• **MATERIAL SUPPLIED**:
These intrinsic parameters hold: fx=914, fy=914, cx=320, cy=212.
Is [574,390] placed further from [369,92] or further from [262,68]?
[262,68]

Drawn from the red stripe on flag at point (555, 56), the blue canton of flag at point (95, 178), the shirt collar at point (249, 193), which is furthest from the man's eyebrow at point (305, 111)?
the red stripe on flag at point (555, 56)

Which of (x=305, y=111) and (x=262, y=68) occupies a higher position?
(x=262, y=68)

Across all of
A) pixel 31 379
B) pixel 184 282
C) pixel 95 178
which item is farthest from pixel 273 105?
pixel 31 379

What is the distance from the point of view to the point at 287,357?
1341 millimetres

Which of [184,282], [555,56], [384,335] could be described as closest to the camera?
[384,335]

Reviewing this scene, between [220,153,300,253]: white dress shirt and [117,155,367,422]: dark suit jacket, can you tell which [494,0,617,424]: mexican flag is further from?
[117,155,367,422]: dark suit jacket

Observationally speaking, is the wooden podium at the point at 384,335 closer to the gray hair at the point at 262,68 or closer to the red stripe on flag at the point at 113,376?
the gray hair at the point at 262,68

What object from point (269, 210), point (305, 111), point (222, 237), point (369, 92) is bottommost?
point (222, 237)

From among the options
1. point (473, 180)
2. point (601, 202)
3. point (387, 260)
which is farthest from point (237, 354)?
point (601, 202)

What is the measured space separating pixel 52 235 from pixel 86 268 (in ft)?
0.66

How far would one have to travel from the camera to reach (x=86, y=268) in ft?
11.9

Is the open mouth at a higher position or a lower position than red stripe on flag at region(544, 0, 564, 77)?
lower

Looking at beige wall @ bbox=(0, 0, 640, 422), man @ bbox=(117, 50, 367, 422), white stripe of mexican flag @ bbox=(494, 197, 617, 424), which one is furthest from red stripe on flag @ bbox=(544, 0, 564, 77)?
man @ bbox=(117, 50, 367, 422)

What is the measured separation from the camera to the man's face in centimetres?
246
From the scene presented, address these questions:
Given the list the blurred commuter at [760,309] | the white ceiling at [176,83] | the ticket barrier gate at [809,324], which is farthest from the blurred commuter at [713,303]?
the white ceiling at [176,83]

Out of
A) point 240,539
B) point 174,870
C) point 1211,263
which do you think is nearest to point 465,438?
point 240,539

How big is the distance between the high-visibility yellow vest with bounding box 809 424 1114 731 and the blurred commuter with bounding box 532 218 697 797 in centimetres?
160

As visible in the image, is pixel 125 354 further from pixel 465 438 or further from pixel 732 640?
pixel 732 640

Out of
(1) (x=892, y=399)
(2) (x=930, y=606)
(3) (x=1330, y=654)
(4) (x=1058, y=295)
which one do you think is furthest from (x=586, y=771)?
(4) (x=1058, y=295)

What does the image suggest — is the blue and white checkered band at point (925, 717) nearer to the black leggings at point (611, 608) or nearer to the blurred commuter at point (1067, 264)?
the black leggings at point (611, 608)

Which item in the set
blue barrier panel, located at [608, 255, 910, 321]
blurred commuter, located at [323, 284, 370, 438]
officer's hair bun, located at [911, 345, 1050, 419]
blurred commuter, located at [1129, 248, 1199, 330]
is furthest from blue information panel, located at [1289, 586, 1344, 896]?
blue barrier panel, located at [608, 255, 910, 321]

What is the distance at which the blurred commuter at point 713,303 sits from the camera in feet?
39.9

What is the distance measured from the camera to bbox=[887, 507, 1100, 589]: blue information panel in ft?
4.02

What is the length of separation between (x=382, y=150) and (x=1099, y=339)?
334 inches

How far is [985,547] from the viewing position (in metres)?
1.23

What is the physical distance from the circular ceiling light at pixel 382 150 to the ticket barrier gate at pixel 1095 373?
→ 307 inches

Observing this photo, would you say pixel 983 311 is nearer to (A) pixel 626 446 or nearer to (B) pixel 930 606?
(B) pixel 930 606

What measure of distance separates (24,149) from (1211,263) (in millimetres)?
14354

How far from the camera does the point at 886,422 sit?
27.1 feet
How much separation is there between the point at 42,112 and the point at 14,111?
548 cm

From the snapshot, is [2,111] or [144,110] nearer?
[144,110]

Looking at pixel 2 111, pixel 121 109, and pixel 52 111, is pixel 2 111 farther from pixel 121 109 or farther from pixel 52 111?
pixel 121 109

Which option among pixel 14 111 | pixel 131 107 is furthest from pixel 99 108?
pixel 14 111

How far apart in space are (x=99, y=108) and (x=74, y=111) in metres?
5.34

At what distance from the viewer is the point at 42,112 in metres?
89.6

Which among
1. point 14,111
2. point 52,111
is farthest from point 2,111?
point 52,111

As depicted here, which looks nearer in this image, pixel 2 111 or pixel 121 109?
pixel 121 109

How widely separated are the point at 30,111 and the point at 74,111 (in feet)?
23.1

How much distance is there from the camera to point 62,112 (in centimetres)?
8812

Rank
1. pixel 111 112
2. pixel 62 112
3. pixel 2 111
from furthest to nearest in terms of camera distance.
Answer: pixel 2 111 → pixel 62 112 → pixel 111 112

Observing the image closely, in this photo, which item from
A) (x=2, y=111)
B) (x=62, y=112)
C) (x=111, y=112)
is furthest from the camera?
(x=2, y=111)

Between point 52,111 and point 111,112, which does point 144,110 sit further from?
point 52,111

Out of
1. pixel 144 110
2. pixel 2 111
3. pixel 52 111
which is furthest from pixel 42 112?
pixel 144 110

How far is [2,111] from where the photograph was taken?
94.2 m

• **TASK REQUIREMENTS**: Each line from the one with "How far apart" through the last line of the records must be written out word for word. Include nothing else.

• **SOLUTION BELOW**:
How far apart in space are (x=99, y=108) and (x=74, y=111) in metres?
5.34

At what distance from the viewer is the point at 42,112 in metres?
89.6

Which among
1. point 14,111
2. point 52,111
is farthest from point 2,111?
point 52,111

As depicted here, which looks nearer in this image, pixel 2 111 or pixel 121 109?
pixel 121 109

How widely separated are the point at 30,111 and the point at 74,111 (in feet)?
23.1

How much distance is there from the camera to point 62,112 (in centimetres)?
8812

Rank
1. pixel 111 112
2. pixel 62 112
3. pixel 2 111
from furthest to nearest in terms of camera distance.
Answer: pixel 2 111 → pixel 62 112 → pixel 111 112

Observing the image closely, in this photo, which item from
A) (x=2, y=111)
B) (x=62, y=112)
C) (x=111, y=112)
is furthest from the camera?
(x=2, y=111)

Between point 52,111 and point 111,112, which does point 144,110 sit further from?
point 52,111

Out of
1. pixel 144 110
2. pixel 2 111
3. pixel 52 111
which is furthest from pixel 42 112?
pixel 144 110

How far is [2,111] from where the photograph was taken?
94.2 m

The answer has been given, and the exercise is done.